Checking intermediate solutions against a threshold, Linear programming
I am trying to solve a set of inequalities of the form A x ≤ b together with cx ≥ d. I know that solving the LP max qx. A x ≤ b for any positive q (nonnegative in at least one position) gives the pointwise maximal vector x satisfying A x ≤ b. However, as I am only interested in the existence of a point that additionally satisfies cx ≥ d I would like to speed up the procedure.
I have tried the following:
(I) Solve the LP A x ≤ b AND cx ≥ d for a constant optimization function (setting opt to be the zero vector)
(II) Solve max qx. A x ≤ b for positive q and check whether cx ≥ d holds.
It seems, for some reason, that (II) is faster than (I) in many cases, which I don't understand.
So I tried to run the LP "max cx. A x ≤ b" together with a callback that checks if the current objective value is already greater than d, and terminates the optimization if that is the case.
I use SPX_OBJVAL to acces this value in the callback.
However, after terminating, I cannot access the point that was used to calculate the objective function. Is there a way of doing so? Do I have to check whether a feasible point has been found in the callback before accessing SPX_OBJVAL, or is this guaranteed? Is there another, preferred, way of solving this problem?

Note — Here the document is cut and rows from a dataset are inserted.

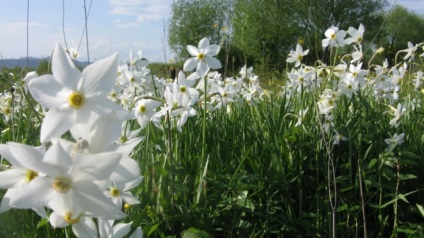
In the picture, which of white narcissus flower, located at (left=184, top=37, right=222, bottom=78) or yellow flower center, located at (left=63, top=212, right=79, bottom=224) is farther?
white narcissus flower, located at (left=184, top=37, right=222, bottom=78)

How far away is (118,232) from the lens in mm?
1013

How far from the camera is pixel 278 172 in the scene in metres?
2.20

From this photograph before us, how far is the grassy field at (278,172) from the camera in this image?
1.81 meters

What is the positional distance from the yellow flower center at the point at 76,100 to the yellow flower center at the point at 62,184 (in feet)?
0.37

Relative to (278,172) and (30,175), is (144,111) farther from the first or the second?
(30,175)

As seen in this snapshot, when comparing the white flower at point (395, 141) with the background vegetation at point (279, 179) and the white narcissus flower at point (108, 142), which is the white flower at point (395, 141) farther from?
the white narcissus flower at point (108, 142)

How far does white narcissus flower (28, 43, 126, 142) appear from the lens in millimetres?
742

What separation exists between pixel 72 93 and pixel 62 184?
15 cm

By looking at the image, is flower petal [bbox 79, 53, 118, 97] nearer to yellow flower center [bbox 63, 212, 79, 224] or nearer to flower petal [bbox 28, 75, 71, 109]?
flower petal [bbox 28, 75, 71, 109]

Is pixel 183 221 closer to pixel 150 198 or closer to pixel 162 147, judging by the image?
pixel 150 198

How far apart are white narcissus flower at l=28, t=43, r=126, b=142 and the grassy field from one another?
72cm

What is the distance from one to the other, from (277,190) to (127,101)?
123cm

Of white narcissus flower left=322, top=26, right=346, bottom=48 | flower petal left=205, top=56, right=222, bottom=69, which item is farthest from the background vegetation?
flower petal left=205, top=56, right=222, bottom=69

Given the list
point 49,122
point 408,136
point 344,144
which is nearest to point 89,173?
point 49,122
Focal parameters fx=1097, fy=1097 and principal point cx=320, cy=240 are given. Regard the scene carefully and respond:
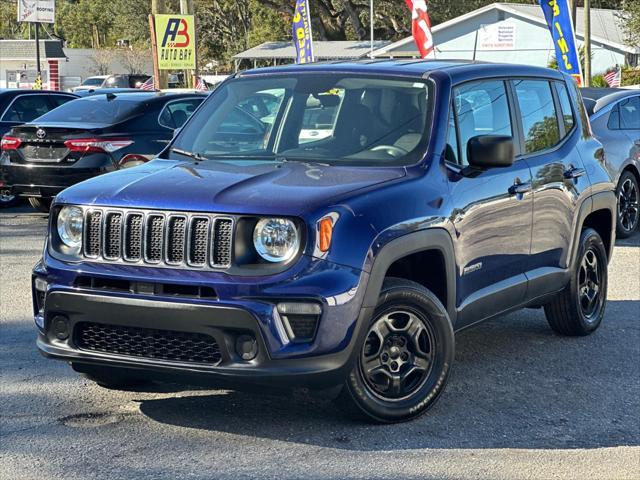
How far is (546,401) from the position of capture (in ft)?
20.2

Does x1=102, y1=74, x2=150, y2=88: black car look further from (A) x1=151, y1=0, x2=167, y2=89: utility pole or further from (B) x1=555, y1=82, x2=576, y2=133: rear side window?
(B) x1=555, y1=82, x2=576, y2=133: rear side window

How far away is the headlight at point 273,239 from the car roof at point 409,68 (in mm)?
1676

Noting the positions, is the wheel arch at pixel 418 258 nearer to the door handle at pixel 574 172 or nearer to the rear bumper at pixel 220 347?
the rear bumper at pixel 220 347

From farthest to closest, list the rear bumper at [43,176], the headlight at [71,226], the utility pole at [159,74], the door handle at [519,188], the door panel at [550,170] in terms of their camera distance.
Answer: the utility pole at [159,74], the rear bumper at [43,176], the door panel at [550,170], the door handle at [519,188], the headlight at [71,226]

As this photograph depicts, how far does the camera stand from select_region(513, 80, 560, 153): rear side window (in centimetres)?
696

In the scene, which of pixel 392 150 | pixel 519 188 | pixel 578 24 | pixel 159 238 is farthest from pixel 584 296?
pixel 578 24

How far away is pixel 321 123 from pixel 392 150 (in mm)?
506

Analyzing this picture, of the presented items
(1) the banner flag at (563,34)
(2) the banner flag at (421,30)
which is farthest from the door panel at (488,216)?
(2) the banner flag at (421,30)

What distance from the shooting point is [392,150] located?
19.7 feet

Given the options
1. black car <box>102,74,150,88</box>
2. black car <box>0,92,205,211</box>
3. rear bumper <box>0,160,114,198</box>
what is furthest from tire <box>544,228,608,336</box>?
black car <box>102,74,150,88</box>

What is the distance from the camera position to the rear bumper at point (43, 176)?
42.9ft

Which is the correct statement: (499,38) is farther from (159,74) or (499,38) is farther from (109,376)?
(109,376)

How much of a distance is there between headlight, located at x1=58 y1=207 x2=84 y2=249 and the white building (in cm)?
4325

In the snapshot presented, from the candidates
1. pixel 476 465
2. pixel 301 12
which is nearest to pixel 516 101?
pixel 476 465
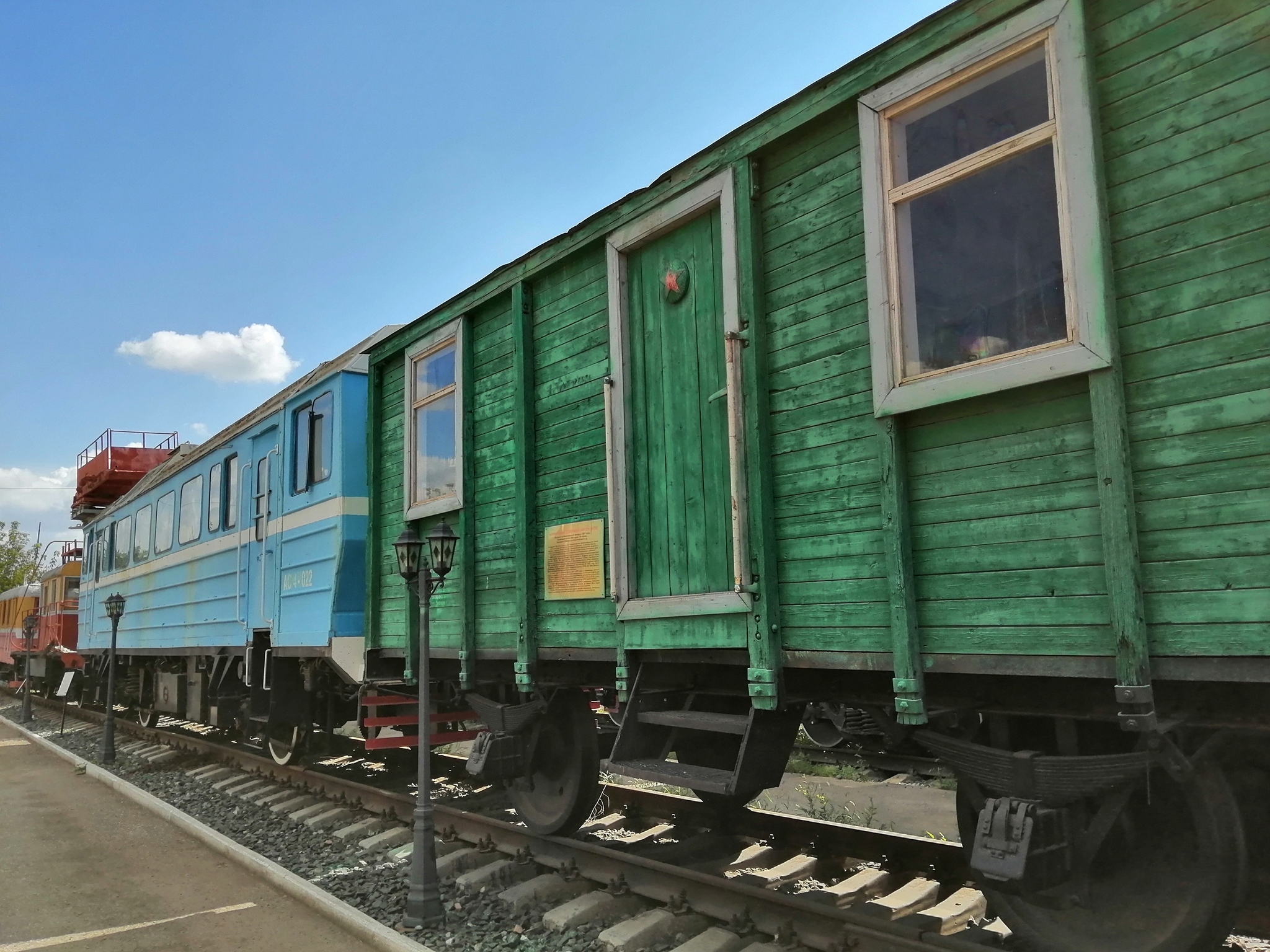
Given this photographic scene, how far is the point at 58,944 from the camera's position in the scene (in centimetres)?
471

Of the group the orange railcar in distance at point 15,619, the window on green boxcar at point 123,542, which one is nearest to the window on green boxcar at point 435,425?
the window on green boxcar at point 123,542

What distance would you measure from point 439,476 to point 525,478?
112cm

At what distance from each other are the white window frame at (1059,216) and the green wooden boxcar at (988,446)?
1 centimetres

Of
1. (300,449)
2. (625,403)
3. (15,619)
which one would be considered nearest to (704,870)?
(625,403)

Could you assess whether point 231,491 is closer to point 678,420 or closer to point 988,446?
point 678,420

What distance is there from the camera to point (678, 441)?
4.60 metres

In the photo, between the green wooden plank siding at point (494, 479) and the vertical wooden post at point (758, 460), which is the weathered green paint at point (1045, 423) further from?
the green wooden plank siding at point (494, 479)

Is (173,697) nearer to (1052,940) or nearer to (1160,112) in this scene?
(1052,940)

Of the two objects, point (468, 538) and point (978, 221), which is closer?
point (978, 221)

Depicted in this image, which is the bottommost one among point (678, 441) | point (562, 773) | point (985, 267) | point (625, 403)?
point (562, 773)

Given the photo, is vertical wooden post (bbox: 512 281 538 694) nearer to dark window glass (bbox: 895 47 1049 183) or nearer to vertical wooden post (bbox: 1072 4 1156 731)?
dark window glass (bbox: 895 47 1049 183)

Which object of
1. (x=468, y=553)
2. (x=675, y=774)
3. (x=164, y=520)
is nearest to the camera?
(x=675, y=774)

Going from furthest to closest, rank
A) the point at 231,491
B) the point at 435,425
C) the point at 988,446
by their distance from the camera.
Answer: the point at 231,491 < the point at 435,425 < the point at 988,446

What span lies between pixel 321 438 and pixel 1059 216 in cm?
615
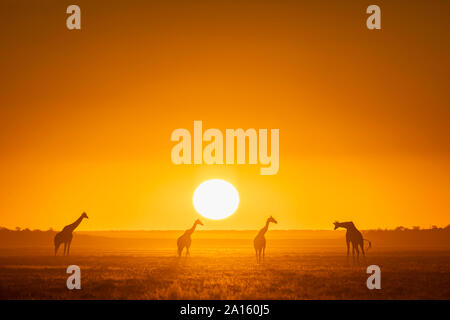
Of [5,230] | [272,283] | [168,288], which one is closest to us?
[168,288]

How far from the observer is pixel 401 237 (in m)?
134

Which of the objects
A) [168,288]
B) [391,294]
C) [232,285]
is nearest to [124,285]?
[168,288]

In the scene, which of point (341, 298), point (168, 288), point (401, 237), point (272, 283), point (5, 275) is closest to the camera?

Whether your approach makes sense or not depends on the LP algorithm. Please keep in mind that in dual simplex, the first feasible solution that is found typically is already optimal and early termination makes no sense with any objective function. (That's why I like to call dual simplex an "exteriorpoint method".:D ) With primal simplex, it might make sense, but primal simplex might be inferior to dual simplex. I don't know about barrier as I never implemented it. You could play around with the 3 algorithms.
Furthermore, I think that (II) is faster than (I) because using a zero objective function often causes dual degeneracy. It happens very often that using some objective function is faster.
Best regards,
Thomas1 
Thank you for your comment. That clears things up for me a bit.
Regarding the gurobi interface: if I use primal simplex and find in the callback that the current value of SPX_OBJVAL is already above the given threshold, how do I access the corresponding solution?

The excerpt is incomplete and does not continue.